● **Directive**: The listing beneath should be written out in full, exactly as shown.

--- BEGIN Input rows ---

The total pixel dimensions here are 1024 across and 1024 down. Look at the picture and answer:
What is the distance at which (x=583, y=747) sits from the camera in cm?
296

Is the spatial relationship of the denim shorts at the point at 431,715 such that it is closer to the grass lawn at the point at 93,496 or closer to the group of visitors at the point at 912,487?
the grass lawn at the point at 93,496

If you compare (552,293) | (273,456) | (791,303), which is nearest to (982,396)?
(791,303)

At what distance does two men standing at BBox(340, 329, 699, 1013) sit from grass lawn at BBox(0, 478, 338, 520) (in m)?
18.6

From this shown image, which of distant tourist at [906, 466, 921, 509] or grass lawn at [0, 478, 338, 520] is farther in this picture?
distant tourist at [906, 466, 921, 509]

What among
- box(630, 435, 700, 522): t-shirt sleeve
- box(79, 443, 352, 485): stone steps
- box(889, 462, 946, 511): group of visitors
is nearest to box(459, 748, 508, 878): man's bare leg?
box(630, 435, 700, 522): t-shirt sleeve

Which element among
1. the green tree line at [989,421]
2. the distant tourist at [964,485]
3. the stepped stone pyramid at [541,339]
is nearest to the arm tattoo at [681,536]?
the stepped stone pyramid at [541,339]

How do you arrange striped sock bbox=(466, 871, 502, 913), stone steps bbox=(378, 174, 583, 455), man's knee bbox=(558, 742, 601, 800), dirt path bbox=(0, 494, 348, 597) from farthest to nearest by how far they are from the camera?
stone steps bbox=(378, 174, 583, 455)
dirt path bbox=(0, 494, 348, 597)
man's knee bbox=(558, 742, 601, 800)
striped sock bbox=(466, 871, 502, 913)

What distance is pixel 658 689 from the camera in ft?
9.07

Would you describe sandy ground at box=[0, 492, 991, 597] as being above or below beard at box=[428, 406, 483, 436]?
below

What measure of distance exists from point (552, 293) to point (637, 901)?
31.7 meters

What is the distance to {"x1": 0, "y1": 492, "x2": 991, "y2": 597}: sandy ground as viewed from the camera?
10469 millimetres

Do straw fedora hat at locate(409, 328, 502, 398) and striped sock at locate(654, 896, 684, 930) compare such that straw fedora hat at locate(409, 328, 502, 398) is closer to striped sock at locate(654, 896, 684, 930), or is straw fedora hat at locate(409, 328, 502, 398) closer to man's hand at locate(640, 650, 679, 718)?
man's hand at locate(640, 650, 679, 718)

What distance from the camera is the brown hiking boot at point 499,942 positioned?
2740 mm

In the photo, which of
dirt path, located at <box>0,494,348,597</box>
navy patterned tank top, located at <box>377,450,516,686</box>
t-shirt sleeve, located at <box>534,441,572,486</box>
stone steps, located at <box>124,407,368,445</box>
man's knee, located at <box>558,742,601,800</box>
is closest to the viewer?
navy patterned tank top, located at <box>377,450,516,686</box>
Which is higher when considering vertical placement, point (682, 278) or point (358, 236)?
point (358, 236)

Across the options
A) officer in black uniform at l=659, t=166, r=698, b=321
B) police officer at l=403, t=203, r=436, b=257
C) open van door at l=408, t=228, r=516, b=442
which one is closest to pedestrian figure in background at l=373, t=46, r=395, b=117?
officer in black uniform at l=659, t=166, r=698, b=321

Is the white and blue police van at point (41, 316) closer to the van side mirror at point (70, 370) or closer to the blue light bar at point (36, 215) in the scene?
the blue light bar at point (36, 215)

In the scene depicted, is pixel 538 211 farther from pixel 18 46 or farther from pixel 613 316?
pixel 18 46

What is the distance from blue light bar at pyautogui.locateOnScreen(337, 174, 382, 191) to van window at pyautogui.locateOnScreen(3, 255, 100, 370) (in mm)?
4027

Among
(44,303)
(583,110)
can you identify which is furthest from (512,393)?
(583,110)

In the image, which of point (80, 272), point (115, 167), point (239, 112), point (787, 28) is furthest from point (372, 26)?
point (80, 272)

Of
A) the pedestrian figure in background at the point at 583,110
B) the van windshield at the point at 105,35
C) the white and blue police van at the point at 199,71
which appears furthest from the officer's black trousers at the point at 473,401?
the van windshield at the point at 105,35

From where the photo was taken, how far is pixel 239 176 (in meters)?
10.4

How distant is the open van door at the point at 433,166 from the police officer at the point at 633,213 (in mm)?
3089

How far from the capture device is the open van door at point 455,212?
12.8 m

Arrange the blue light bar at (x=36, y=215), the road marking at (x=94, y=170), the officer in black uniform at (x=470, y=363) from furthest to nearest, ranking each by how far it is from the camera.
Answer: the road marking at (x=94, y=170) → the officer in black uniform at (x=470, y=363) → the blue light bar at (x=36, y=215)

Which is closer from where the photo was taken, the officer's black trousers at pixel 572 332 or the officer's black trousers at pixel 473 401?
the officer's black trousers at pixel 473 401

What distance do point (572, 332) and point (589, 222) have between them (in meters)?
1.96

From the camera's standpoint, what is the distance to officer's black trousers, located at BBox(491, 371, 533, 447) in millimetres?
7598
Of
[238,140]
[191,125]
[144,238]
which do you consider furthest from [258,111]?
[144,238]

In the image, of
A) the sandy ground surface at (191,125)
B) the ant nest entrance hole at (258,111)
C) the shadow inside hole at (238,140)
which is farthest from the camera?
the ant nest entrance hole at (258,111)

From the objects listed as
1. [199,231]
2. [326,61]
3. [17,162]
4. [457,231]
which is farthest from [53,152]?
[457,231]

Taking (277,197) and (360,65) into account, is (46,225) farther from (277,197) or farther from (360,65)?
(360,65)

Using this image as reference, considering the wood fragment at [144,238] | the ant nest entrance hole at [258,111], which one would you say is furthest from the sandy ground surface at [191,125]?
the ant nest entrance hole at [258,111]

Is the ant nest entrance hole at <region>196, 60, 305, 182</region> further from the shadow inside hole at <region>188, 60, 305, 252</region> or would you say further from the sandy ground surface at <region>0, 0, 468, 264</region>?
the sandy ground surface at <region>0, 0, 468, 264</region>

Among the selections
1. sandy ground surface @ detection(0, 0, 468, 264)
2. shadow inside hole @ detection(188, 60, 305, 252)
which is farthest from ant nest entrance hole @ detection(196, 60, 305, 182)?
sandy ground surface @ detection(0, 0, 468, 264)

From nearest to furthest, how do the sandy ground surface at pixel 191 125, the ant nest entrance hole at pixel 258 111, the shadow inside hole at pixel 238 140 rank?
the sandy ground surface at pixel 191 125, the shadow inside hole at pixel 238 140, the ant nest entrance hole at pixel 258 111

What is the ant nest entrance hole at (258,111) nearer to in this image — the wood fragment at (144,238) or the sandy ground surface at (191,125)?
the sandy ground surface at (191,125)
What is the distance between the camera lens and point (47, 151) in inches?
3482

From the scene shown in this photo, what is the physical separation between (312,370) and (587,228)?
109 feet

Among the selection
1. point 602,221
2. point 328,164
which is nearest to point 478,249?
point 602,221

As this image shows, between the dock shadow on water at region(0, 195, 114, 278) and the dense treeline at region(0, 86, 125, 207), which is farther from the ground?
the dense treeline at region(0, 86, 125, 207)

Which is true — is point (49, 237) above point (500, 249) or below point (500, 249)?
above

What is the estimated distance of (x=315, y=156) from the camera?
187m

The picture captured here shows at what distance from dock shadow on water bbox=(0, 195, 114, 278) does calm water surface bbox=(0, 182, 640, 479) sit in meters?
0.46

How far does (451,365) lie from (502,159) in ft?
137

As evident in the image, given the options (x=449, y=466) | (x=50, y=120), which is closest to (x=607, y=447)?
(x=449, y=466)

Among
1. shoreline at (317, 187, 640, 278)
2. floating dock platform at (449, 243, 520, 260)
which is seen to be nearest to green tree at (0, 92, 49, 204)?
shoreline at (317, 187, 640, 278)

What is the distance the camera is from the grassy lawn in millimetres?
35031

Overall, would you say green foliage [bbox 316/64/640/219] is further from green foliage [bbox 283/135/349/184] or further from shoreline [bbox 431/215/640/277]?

--- END Input rows ---

● **Worked solution**:
The total pixel dimensions here are 1024 across and 1024 down. Look at the picture and answer:
What is the distance at which (x=583, y=747) sits from the camera in cm?
296

Is the spatial relationship of the denim shorts at the point at 431,715 such that it is closer to the grass lawn at the point at 93,496 or closer to the group of visitors at the point at 912,487?
the grass lawn at the point at 93,496

If you compare (552,293) | (273,456) | (791,303), which is nearest to (982,396)?
(791,303)

At what distance does two men standing at BBox(340, 329, 699, 1013) sit from grass lawn at BBox(0, 478, 338, 520) (in m)?
18.6

From this shown image, which of distant tourist at [906, 466, 921, 509] or grass lawn at [0, 478, 338, 520] is farther in this picture?
distant tourist at [906, 466, 921, 509]

What among
- box(630, 435, 700, 522): t-shirt sleeve
- box(79, 443, 352, 485): stone steps
- box(889, 462, 946, 511): group of visitors
is nearest to box(459, 748, 508, 878): man's bare leg?
box(630, 435, 700, 522): t-shirt sleeve

Which element among
1. the green tree line at [989,421]
2. the distant tourist at [964,485]
3. the stepped stone pyramid at [541,339]
is nearest to the arm tattoo at [681,536]?
the stepped stone pyramid at [541,339]

How do you arrange striped sock bbox=(466, 871, 502, 913), stone steps bbox=(378, 174, 583, 455), man's knee bbox=(558, 742, 601, 800), dirt path bbox=(0, 494, 348, 597) from farthest to nearest by how far they are from the camera?
stone steps bbox=(378, 174, 583, 455)
dirt path bbox=(0, 494, 348, 597)
man's knee bbox=(558, 742, 601, 800)
striped sock bbox=(466, 871, 502, 913)

What distance is pixel 658 689 from the camera in ft?
9.07

Would you describe sandy ground at box=[0, 492, 991, 597] as being above or below beard at box=[428, 406, 483, 436]?
below

What measure of distance exists from point (552, 293) to point (637, 901)?
31.7 meters

What is the distance to {"x1": 0, "y1": 492, "x2": 991, "y2": 597}: sandy ground as viewed from the camera?
10469 millimetres

Do straw fedora hat at locate(409, 328, 502, 398) and striped sock at locate(654, 896, 684, 930) compare such that straw fedora hat at locate(409, 328, 502, 398) is closer to striped sock at locate(654, 896, 684, 930), or is straw fedora hat at locate(409, 328, 502, 398) closer to man's hand at locate(640, 650, 679, 718)?
man's hand at locate(640, 650, 679, 718)

What distance from the camera is the brown hiking boot at point 499,942 positioned?
2740 mm

In the photo, which of
dirt path, located at <box>0,494,348,597</box>
navy patterned tank top, located at <box>377,450,516,686</box>
t-shirt sleeve, located at <box>534,441,572,486</box>
stone steps, located at <box>124,407,368,445</box>
man's knee, located at <box>558,742,601,800</box>
is closest to the viewer?
navy patterned tank top, located at <box>377,450,516,686</box>
Which is higher when considering vertical placement, point (682, 278) or point (358, 236)?
point (358, 236)

Across the options
A) officer in black uniform at l=659, t=166, r=698, b=321
B) police officer at l=403, t=203, r=436, b=257
C) open van door at l=408, t=228, r=516, b=442
which one is closest to pedestrian figure in background at l=373, t=46, r=395, b=117?
officer in black uniform at l=659, t=166, r=698, b=321

Is the white and blue police van at point (41, 316) closer to the van side mirror at point (70, 370) or closer to the blue light bar at point (36, 215) in the scene?
the blue light bar at point (36, 215)

In the scene depicted, is pixel 538 211 farther from pixel 18 46 or farther from pixel 613 316?
pixel 18 46

What is the distance from blue light bar at pyautogui.locateOnScreen(337, 174, 382, 191) to van window at pyautogui.locateOnScreen(3, 255, 100, 370) (in mm)?
4027

Among
(44,303)
(583,110)
can you identify which is furthest from (512,393)?
(583,110)

In the image, which of point (80, 272), point (115, 167), point (239, 112), point (787, 28) is furthest from point (372, 26)?
point (80, 272)

Of
A) the pedestrian figure in background at the point at 583,110
B) the van windshield at the point at 105,35
C) the white and blue police van at the point at 199,71
which appears furthest from the officer's black trousers at the point at 473,401?
the van windshield at the point at 105,35

From where the photo was taken, how far is pixel 239 176 (in meters)?
10.4

How distant is the open van door at the point at 433,166 from the police officer at the point at 633,213 (in mm)?
3089

How far from the capture device is the open van door at point 455,212?
12.8 m

Arrange the blue light bar at (x=36, y=215), the road marking at (x=94, y=170), the officer in black uniform at (x=470, y=363) from furthest to nearest, ranking each by how far it is from the camera.
Answer: the road marking at (x=94, y=170) → the officer in black uniform at (x=470, y=363) → the blue light bar at (x=36, y=215)

Which is closer from where the photo was taken, the officer's black trousers at pixel 572 332 or the officer's black trousers at pixel 473 401?
the officer's black trousers at pixel 473 401

What distance do point (572, 332) and point (589, 222) have between them (in meters)?
1.96

From the camera's standpoint, what is the distance to officer's black trousers, located at BBox(491, 371, 533, 447) in millimetres?
7598
Of
[238,140]
[191,125]
[144,238]
which do you consider furthest from [258,111]?
[144,238]

In the image, of
A) the sandy ground surface at (191,125)
B) the ant nest entrance hole at (258,111)
C) the shadow inside hole at (238,140)
which is farthest from the camera?
the ant nest entrance hole at (258,111)

From the objects listed as
1. [199,231]
2. [326,61]
3. [17,162]
4. [457,231]
which is farthest from [53,152]?
[457,231]

Taking (277,197) and (360,65) into account, is (46,225) farther from (277,197) or farther from (360,65)?
(360,65)

Using this image as reference, considering the wood fragment at [144,238] | the ant nest entrance hole at [258,111], which one would you say is furthest from the sandy ground surface at [191,125]?
the ant nest entrance hole at [258,111]

Is the ant nest entrance hole at <region>196, 60, 305, 182</region> further from the shadow inside hole at <region>188, 60, 305, 252</region> or would you say further from the sandy ground surface at <region>0, 0, 468, 264</region>?
the sandy ground surface at <region>0, 0, 468, 264</region>

Among the selections
1. sandy ground surface @ detection(0, 0, 468, 264)
2. shadow inside hole @ detection(188, 60, 305, 252)
which is farthest from ant nest entrance hole @ detection(196, 60, 305, 182)?
sandy ground surface @ detection(0, 0, 468, 264)

From nearest to furthest, how do the sandy ground surface at pixel 191 125, the ant nest entrance hole at pixel 258 111, the shadow inside hole at pixel 238 140 rank?
the sandy ground surface at pixel 191 125, the shadow inside hole at pixel 238 140, the ant nest entrance hole at pixel 258 111

What is the ant nest entrance hole at (258,111) nearer to in this image — the wood fragment at (144,238) or the sandy ground surface at (191,125)?
the sandy ground surface at (191,125)
What is the distance between the camera lens and point (47, 151) in inches?
3482

From the scene shown in this photo, what is the physical separation between (312,370) and (587,228)?
109 feet

Among the selection
1. point 602,221
2. point 328,164
which is nearest to point 478,249?
point 602,221

As this image shows, between the dock shadow on water at region(0, 195, 114, 278) and the dense treeline at region(0, 86, 125, 207), which is farther from the ground?
the dense treeline at region(0, 86, 125, 207)

Which is true — is point (49, 237) above point (500, 249) or below point (500, 249)?
above

What is the estimated distance of (x=315, y=156) from the camera?
187m

The picture captured here shows at what distance from dock shadow on water bbox=(0, 195, 114, 278) does calm water surface bbox=(0, 182, 640, 479) sit in meters?
0.46

How far does (451,365) lie from (502,159) in ft?
137

As evident in the image, given the options (x=449, y=466) | (x=50, y=120), which is closest to (x=607, y=447)?
(x=449, y=466)

Among
1. shoreline at (317, 187, 640, 278)
2. floating dock platform at (449, 243, 520, 260)
which is seen to be nearest to green tree at (0, 92, 49, 204)?
shoreline at (317, 187, 640, 278)

What is the distance the camera is from the grassy lawn in millimetres?
35031

Overall, would you say green foliage [bbox 316/64/640/219] is further from green foliage [bbox 283/135/349/184] or further from shoreline [bbox 431/215/640/277]?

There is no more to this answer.